Arajet, con su flota moderna y su capacidad para operar desde aeropuertos cercanos a las zonas productivas, representa una herramienta que muchos países desearían tener en momentos de incertidumbre. No hace falta reinventar nada. Solo hace falta conectar lo que ya existe: tierra fértil, demanda real y aviones listos para volar. Con su flota de Boeing 737 MAX, una de las más eficientes y jóvenes de la región, Arajet ya opera rutas directas hacia Toronto y Montreal, permitiendo que frutas y vegetales dominicanos lleguen en apenas cuatro horas con la frescura que los consumidores canadienses premium demandan, reduciendo emisiones y costos logísticos en comparación con transportes transoceánicos afectados por la inestabilidad actual.

Canadá, por su parte, continúa buscando proveedores estables que puedan garantizar frescura, continuidad y tiempos de entrega competitivos. La República Dominicana puede ofrecer todo eso sin necesidad de grandes inversiones adicionales. Lo único que falta es que las instituciones encargadas de tender puentes reconozcan que, en momentos de crisis, las oportunidades no se anuncian; se aprovechan. Las tensiones bilaterales con Estados Unidos han impulsado a Canadá a explorar socios alternos en el hemisferio, y en este contexto de nearshoring acelerado por riesgos geopolíticos y climáticos, la conexión aérea con la República Dominicana se presenta como una solución práctica y de bajo riesgo que fortalece la seguridad alimentaria del país norteño.

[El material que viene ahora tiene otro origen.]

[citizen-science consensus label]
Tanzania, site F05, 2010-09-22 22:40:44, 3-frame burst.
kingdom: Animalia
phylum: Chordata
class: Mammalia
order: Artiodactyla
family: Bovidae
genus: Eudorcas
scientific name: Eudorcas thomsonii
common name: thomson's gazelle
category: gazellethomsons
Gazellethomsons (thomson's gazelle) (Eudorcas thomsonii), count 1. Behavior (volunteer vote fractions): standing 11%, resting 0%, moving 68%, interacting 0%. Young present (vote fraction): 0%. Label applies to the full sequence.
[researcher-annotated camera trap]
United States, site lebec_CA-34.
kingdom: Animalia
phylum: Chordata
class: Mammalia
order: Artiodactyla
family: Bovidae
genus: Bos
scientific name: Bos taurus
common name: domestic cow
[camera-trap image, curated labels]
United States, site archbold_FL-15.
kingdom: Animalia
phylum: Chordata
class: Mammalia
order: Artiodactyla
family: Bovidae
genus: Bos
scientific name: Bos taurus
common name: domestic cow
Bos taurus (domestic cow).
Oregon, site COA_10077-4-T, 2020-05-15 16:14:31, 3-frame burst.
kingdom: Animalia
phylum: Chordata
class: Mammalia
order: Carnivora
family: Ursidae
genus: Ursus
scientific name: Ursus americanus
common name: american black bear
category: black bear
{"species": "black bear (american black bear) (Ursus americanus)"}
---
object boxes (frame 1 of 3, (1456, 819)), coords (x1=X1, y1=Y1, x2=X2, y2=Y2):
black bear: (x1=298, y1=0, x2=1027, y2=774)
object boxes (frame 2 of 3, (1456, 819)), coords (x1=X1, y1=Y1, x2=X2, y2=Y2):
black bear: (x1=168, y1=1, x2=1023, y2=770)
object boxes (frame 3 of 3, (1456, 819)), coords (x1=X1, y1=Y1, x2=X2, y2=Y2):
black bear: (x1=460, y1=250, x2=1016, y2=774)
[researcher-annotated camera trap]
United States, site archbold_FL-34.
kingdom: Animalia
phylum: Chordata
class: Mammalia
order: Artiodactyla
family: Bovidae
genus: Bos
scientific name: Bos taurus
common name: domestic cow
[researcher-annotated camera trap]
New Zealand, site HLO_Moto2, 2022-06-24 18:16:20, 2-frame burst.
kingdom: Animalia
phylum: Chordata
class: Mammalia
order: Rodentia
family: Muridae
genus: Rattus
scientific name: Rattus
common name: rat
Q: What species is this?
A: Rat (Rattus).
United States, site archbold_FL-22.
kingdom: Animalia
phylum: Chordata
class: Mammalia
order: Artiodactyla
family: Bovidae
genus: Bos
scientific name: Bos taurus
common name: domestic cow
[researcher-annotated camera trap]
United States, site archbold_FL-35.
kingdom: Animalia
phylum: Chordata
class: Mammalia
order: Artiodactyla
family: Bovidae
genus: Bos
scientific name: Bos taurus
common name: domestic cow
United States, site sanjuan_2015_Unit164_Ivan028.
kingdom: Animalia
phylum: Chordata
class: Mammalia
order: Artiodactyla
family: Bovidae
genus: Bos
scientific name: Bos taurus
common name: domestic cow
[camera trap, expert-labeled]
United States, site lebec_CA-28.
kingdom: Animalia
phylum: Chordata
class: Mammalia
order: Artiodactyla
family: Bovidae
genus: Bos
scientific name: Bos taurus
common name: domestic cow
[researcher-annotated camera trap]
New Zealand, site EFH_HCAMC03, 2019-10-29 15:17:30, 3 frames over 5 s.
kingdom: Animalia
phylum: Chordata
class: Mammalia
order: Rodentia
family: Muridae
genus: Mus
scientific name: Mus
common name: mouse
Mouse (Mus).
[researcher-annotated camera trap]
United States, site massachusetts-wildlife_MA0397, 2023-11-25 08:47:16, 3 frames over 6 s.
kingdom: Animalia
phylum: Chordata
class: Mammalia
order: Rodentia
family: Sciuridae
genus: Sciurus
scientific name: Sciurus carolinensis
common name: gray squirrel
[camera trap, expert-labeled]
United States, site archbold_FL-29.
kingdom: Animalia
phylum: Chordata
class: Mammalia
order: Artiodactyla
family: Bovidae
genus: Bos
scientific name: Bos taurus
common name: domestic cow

Hay ideas que no necesitan ser proclamadas. Solo necesitan ser ejecutadas. Y cuando un país tiene la capacidad de enviar frutas y vegetales frescos en cuatro horas a uno de los mercados más exigentes del hemisferio, la pregunta no es si se puede. La pregunta es quién se atreve a dar el paso que otros aún no han visto. En medio de un mundo donde los bloqueos en Ormuz y las fricciones comerciales en Norteamérica amenazan con generar nuevos shocks en los precios de los alimentos, esta ruta silenciosa no solo es viable, sino urgente.

A veces, las soluciones están tan cerca que solo requieren que alguien las mire con intención.